The next week I got a call from a doctor in the hospital in the town where Sylvester lived. He had been admitted to their hospital with a fever, but the source of the fever could not be found. Sylvester became increasingly short of breath, confused and less and less responsive.

I talked with the social worker the week after my only visit with Sylvester. She said that on the drive home, Sylvester was excited to be going to the medical school.

“I’m going to teach doctors!” he said. “I always worried that I would be forgotten. Now I get to have people remember who I was.”

The social worker told me that sometimes Sylvester would play a harmonica for her in the car.

“It was quiet and haunting,” she said. “Sometimes I could barely hear it. It was beautiful.”

What Sylvester taught

As I write this, Sylvester is in the hospital and is not expected to survive the night. He is not responsive and has family present. I wanted to be there and to hold his hand, but I’m on call and I can’t leave. I wanted to thank him for teaching me the beauty of life and making me realize that the things we take for granted won’t always be there. I wanted to apologize for wasting one of his last days trying to get tests. I wanted to let him know that I’ll plant the tomatoes this year. I wanted him to know that he will be remembered.

Always. He will be some small part of whatever I do from now on.

I wanted to say I was sorry for taking so long to get him set up to teach the medical students. His schedule was more important than our schedule.

I wanted to thank him personally and publicly for what he taught.

I can say this now.

Thank you, Sylvester

Dr. Arne Vainio can be reached at

Sylvester LaDuke lived from Feb. 14, 1942 until April 9, 2007.

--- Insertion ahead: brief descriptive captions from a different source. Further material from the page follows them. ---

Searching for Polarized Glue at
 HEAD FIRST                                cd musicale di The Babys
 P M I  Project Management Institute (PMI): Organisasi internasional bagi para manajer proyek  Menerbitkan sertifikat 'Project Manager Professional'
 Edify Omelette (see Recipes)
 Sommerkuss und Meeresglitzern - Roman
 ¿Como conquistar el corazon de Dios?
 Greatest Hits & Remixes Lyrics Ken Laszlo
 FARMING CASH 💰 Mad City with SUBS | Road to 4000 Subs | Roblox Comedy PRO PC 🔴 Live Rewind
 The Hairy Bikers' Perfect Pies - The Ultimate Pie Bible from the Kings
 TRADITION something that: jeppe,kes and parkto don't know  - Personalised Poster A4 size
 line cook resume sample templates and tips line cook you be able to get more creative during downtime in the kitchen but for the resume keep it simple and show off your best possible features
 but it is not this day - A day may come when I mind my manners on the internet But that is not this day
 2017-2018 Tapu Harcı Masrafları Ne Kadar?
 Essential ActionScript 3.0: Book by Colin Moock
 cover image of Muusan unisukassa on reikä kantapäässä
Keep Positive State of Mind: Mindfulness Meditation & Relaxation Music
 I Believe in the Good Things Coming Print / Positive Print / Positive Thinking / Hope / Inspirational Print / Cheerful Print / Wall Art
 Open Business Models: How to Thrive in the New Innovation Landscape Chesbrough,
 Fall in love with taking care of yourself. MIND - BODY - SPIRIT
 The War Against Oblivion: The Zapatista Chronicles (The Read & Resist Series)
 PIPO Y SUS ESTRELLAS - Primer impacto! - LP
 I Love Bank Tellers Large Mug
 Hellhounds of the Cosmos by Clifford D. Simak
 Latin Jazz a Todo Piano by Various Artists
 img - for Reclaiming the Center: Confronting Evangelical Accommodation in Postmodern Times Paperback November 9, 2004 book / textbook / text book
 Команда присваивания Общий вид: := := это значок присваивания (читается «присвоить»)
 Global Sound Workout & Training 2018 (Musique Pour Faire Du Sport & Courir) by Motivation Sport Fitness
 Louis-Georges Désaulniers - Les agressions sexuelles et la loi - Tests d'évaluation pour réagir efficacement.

Editor’s note: Dr. Arne Vainio is a member of the Mille Lacs Band of Ojibwe, and is employed as a physician with the Fond du Lac Reservation.

In future issues of this paper, Dr. Vainio will write about his role as healer and teacher in a way that makes sense of complicated medical issues.

He wrote that his essays “will include what I see as a physician and how that relates to and touches me. Even though I’m a physician, my story is not all that different from stories I see every day. My family history is the family history of Native families everywhere.”

In this story about Sylvester LaDuke, Dr. Vainio shows his urgency in attempting to extend the life of a wise, good-hearted man.